_What is being asked:_ The lines below starting at the line containing "Клубника: как продлить плодоношение" and ending at the line containing "incandescent-cfl-led-difference" are to be repeated exactly, with both ends kept and nothing else added.

_Data in this exercise:_
....

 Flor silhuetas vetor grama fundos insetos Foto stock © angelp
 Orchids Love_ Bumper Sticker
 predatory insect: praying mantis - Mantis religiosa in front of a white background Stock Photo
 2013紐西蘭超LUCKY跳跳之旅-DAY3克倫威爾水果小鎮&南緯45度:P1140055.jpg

....

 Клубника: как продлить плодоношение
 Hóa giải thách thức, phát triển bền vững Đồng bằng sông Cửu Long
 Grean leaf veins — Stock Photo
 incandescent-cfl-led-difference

....

_Solved exercise:_
 Клубника: как продлить плодоношение
 Hóa giải thách thức, phát triển bền vững Đồng bằng sông Cửu Long
 Grean leaf veins — Stock Photo
 incandescent-cfl-led-difference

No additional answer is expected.